── TASK MATERIAL

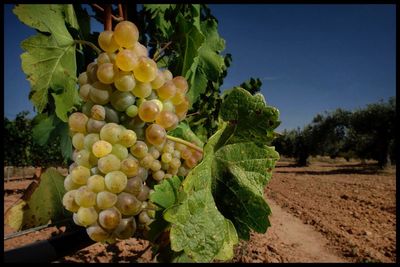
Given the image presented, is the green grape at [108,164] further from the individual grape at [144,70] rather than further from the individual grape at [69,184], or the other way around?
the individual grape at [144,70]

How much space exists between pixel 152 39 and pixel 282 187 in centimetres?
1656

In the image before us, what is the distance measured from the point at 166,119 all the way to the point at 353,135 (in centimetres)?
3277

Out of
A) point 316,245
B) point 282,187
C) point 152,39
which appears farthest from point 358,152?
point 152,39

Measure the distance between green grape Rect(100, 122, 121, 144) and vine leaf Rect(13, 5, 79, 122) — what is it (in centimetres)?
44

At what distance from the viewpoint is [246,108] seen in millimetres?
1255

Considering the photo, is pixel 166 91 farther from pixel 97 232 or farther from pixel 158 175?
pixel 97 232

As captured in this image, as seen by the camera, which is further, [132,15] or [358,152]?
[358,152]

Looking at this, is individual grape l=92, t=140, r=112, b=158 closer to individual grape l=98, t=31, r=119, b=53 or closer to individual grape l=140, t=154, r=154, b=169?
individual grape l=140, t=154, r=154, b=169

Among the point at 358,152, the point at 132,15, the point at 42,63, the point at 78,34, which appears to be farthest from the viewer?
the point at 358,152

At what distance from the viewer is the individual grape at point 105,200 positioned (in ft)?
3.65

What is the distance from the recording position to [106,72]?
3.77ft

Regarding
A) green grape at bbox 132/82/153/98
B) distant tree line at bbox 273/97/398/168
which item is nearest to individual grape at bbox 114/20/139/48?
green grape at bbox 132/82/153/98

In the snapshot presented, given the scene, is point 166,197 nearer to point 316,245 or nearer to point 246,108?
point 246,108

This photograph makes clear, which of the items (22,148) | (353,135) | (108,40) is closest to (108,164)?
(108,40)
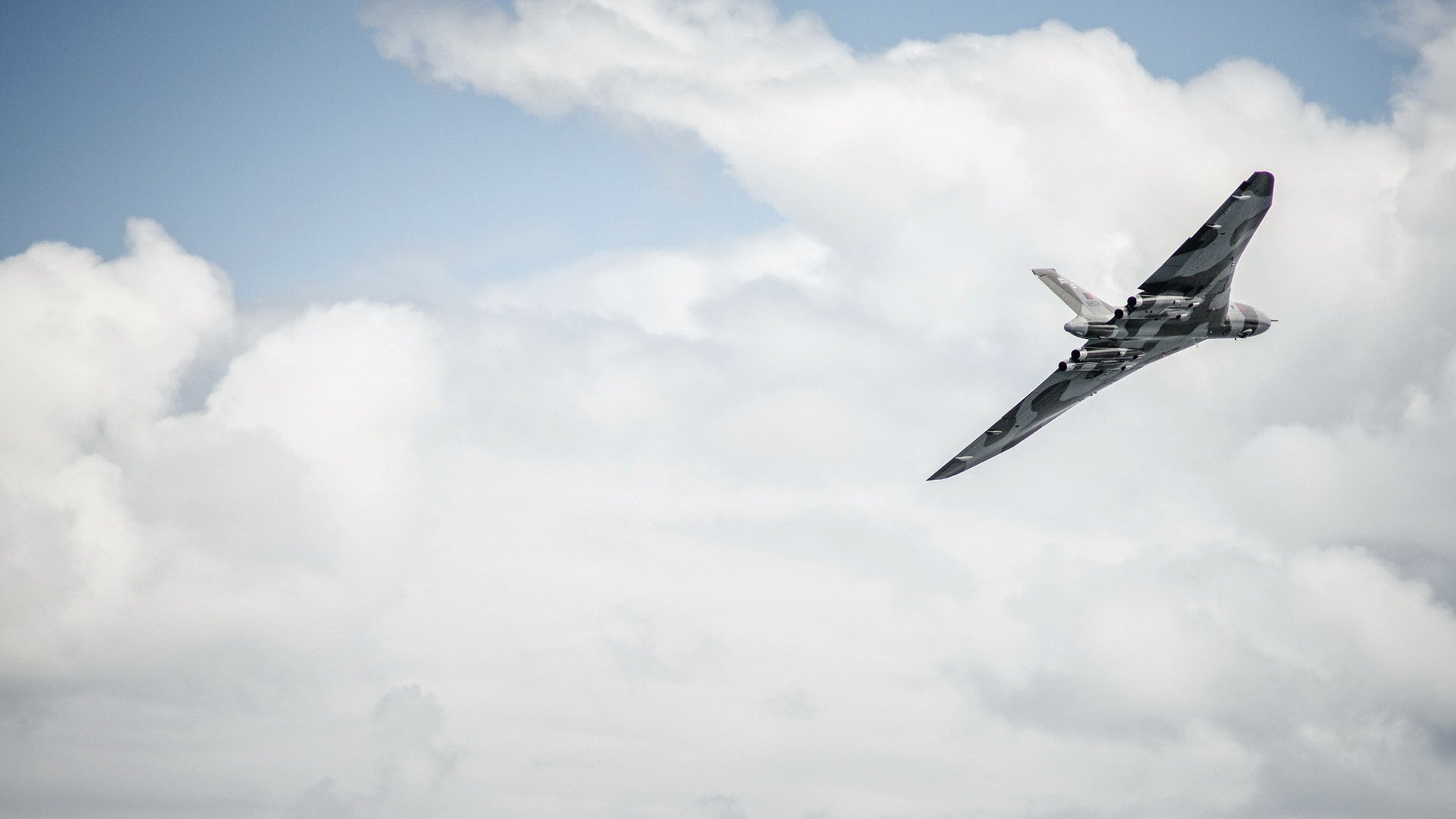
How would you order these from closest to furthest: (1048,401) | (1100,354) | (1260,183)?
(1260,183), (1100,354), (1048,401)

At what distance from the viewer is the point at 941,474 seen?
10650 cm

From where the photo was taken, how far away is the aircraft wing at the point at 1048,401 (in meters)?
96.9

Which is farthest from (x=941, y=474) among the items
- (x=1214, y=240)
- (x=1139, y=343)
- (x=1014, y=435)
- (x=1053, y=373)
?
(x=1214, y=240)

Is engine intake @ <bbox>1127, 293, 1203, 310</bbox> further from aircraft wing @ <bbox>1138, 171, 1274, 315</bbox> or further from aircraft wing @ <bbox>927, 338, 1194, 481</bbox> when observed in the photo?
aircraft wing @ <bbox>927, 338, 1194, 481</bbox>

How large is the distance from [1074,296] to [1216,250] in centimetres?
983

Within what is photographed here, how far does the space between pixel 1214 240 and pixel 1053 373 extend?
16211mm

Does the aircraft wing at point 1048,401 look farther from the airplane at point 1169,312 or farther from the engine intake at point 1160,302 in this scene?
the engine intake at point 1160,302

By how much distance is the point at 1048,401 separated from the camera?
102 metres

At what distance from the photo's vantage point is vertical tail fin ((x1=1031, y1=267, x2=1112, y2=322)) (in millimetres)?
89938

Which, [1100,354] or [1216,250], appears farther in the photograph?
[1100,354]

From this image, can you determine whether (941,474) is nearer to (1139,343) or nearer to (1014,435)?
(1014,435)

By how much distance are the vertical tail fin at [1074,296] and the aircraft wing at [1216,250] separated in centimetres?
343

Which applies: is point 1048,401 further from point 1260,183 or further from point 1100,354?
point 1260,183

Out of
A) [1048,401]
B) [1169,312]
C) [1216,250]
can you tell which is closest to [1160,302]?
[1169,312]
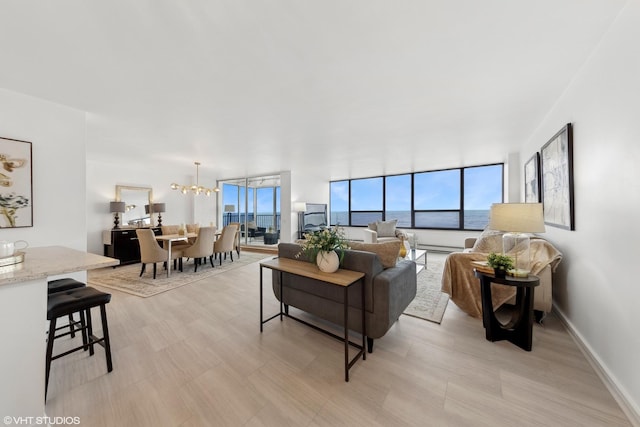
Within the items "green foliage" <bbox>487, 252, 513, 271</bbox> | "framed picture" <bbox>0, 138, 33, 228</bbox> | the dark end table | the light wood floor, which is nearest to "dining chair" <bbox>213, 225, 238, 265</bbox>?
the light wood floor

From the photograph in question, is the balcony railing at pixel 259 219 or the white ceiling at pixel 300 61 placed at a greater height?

────

_REQUIREMENT:_ Rewrite the data above with every instance of "centimetres" swapped for "cm" and nothing else changed. Leave the pictures out of your answer.

_FINISHED EXERCISE:_
Given the image presented, is the green grape at [108,164] further from the individual grape at [144,70] rather than further from the individual grape at [69,184], or the other way around?
the individual grape at [144,70]

How much space exists between pixel 152 39 and pixel 282 187 in cm?
1656

In the image before us, what is the distance measured from the point at 166,119 all the way to the point at 353,135 (in cm)?
3277

Out of
A) point 316,245
B) point 282,187
C) point 152,39
which appears farthest from point 358,152?
point 152,39

Measure the distance between green grape Rect(100, 122, 121, 144) and vine leaf Rect(13, 5, 79, 122) — what is it (in cm)?
44

At what distance from the viewpoint is [246,108] seen in millimetres?
1255

Considering the photo, is pixel 166 91 farther from pixel 97 232 or farther from pixel 158 175?
pixel 97 232

As captured in this image, as seen by the camera, which is further, [132,15] or [358,152]?
[358,152]

Looking at this, is individual grape l=92, t=140, r=112, b=158 closer to individual grape l=98, t=31, r=119, b=53 or closer to individual grape l=140, t=154, r=154, b=169?
individual grape l=140, t=154, r=154, b=169

Among the point at 358,152, the point at 132,15, the point at 42,63, the point at 78,34, which appears to be farthest from the viewer?
the point at 358,152

At what distance from the viewer is the individual grape at point 105,200 positioned (in ft)?
3.65

What is the distance from the recording position to [106,72]?
3.77ft

Regarding
A) green grape at bbox 132/82/153/98
B) distant tree line at bbox 273/97/398/168
which item is nearest to individual grape at bbox 114/20/139/48?
green grape at bbox 132/82/153/98

In the snapshot presented, given the scene, is point 166,197 nearer to point 316,245 or nearer to point 246,108?
point 246,108

This photograph makes clear, which of the items (22,148) | (353,135) | (108,40) is closest to (108,164)?
(108,40)
How would you order these from closest to furthest: (1048,401) | (1100,354) | (1260,183)?
(1260,183), (1100,354), (1048,401)

At what distance from the viewer is the point at 941,474 seen?
10650 cm

From where the photo was taken, how far away is the aircraft wing at the point at 1048,401 (in meters)?
96.9

Which is farthest from (x=941, y=474) among the items
- (x=1214, y=240)
- (x=1139, y=343)
- (x=1014, y=435)
- (x=1053, y=373)
?
(x=1214, y=240)

Is engine intake @ <bbox>1127, 293, 1203, 310</bbox> further from aircraft wing @ <bbox>1138, 171, 1274, 315</bbox> or further from aircraft wing @ <bbox>927, 338, 1194, 481</bbox> when observed in the photo?
aircraft wing @ <bbox>927, 338, 1194, 481</bbox>

How large is the distance from [1074,296] to [1216,250] in cm?
983

Within what is photographed here, how far does the space between pixel 1214 240 and pixel 1053 373 extend?
16211mm

Does the aircraft wing at point 1048,401 look farther from the airplane at point 1169,312 or farther from the engine intake at point 1160,302 in this scene?
the engine intake at point 1160,302

By how much distance is the point at 1048,401 separated from the camera?
102 metres

At what distance from the photo's vantage point is vertical tail fin ((x1=1031, y1=267, x2=1112, y2=322)) (in millimetres)?
89938

Which, [1100,354] or [1216,250], appears farther in the photograph?
[1100,354]

From this image, can you determine whether (941,474) is nearer to (1139,343) or nearer to (1014,435)?
(1014,435)

By how much distance are the vertical tail fin at [1074,296] and the aircraft wing at [1216,250] separated in cm?
343

Which applies: is point 1048,401 further from point 1260,183 or further from point 1100,354?
point 1260,183

Out of
A) [1048,401]
B) [1169,312]
C) [1216,250]
can you tell which is closest to [1160,302]?
[1169,312]
Within the items "green foliage" <bbox>487, 252, 513, 271</bbox> | "framed picture" <bbox>0, 138, 33, 228</bbox> | the dark end table | the light wood floor, which is nearest to "dining chair" <bbox>213, 225, 238, 265</bbox>?
the light wood floor

From the photograph in question, is the balcony railing at pixel 259 219 or the white ceiling at pixel 300 61 placed at a greater height?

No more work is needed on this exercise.